• Data for this task:
·····

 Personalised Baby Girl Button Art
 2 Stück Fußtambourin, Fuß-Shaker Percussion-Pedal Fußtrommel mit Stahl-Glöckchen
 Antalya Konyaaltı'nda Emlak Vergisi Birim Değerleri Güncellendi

·····

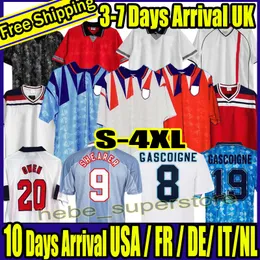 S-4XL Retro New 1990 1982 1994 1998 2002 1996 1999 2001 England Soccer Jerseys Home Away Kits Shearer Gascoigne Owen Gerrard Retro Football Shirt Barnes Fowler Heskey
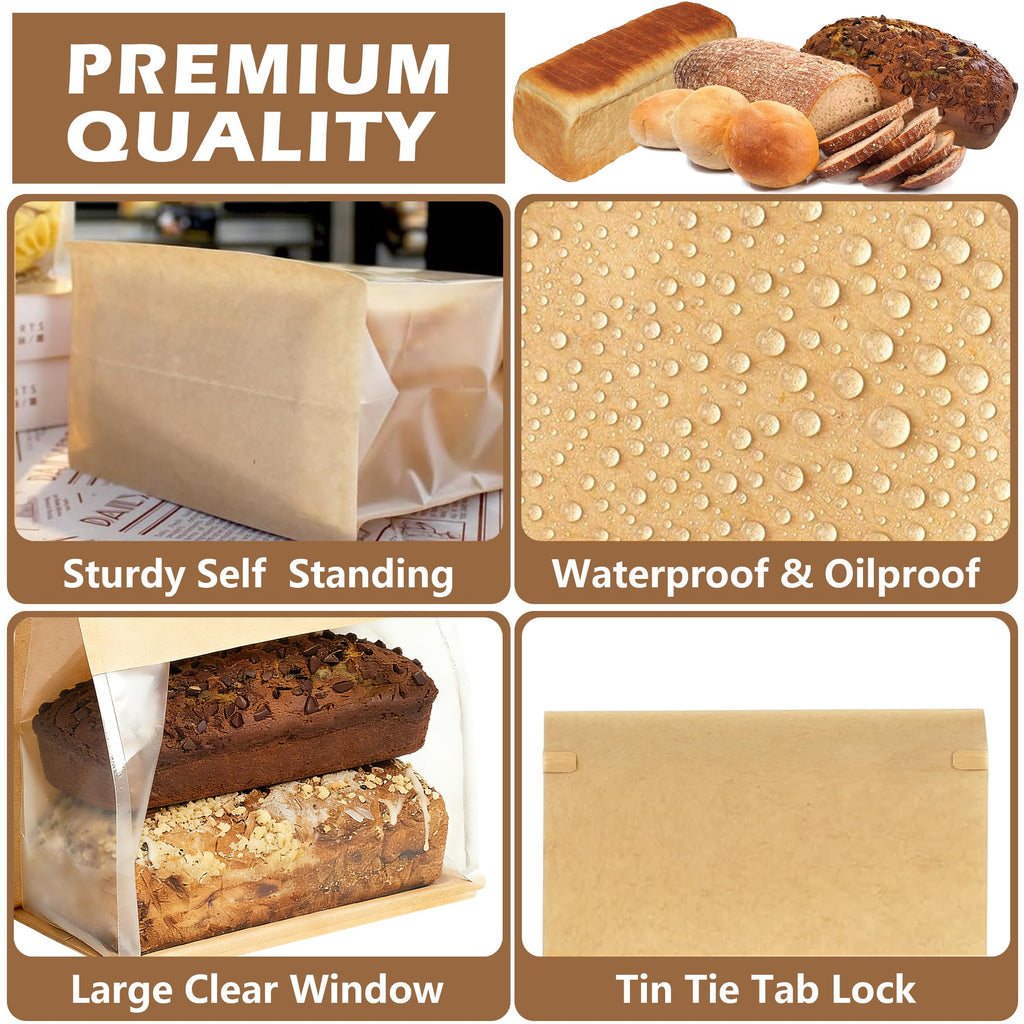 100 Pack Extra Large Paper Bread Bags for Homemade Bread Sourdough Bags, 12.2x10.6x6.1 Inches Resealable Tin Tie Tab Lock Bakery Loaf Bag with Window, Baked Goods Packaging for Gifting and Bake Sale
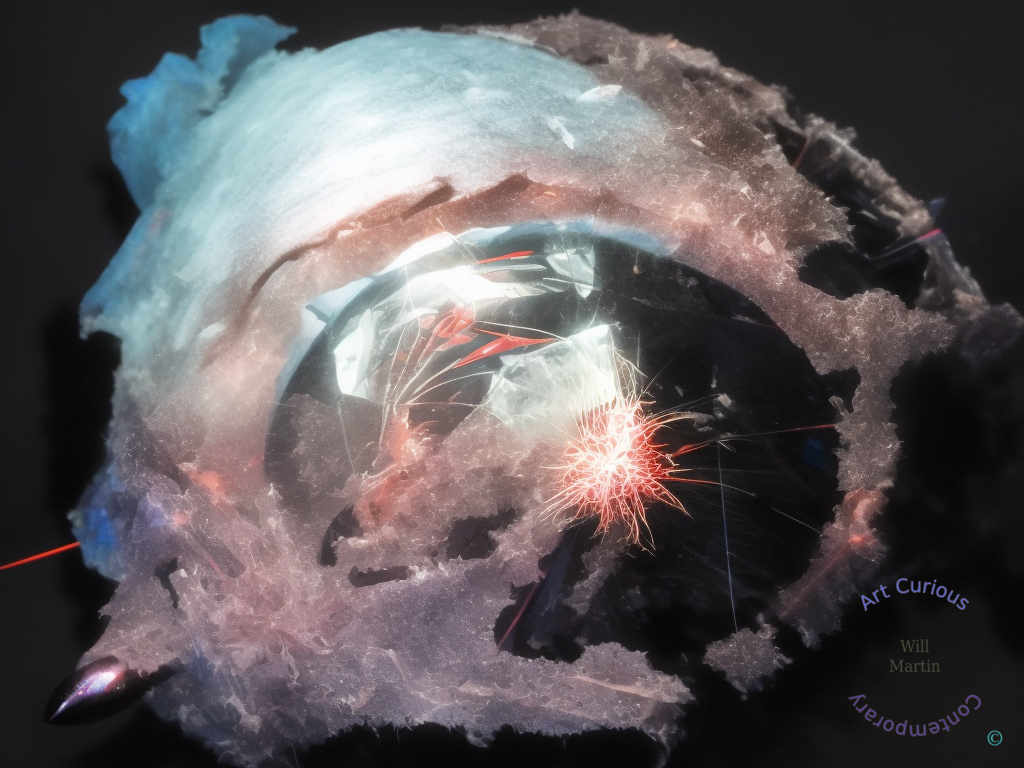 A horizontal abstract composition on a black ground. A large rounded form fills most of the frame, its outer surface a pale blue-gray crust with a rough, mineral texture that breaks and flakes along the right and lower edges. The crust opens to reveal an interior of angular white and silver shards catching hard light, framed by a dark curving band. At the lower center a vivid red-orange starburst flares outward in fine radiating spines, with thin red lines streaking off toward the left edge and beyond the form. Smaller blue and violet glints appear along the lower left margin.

·····

• What is needed: Convert the rows that open with the line containing "Personalised Baby Girl Button Art" and close with the line containing "Antalya Konyaaltı'nda Emlak" into a JSON list of strings, one string per line, leaving out any blank lines.

• Exercise result:
[
  " Personalised Baby Girl Button Art",
  " 2 Stück Fußtambourin, Fuß-Shaker Percussion-Pedal Fußtrommel mit Stahl-Glöckchen",
  " Antalya Konyaaltı'nda Emlak Vergisi Birim Değerleri Güncellendi"
]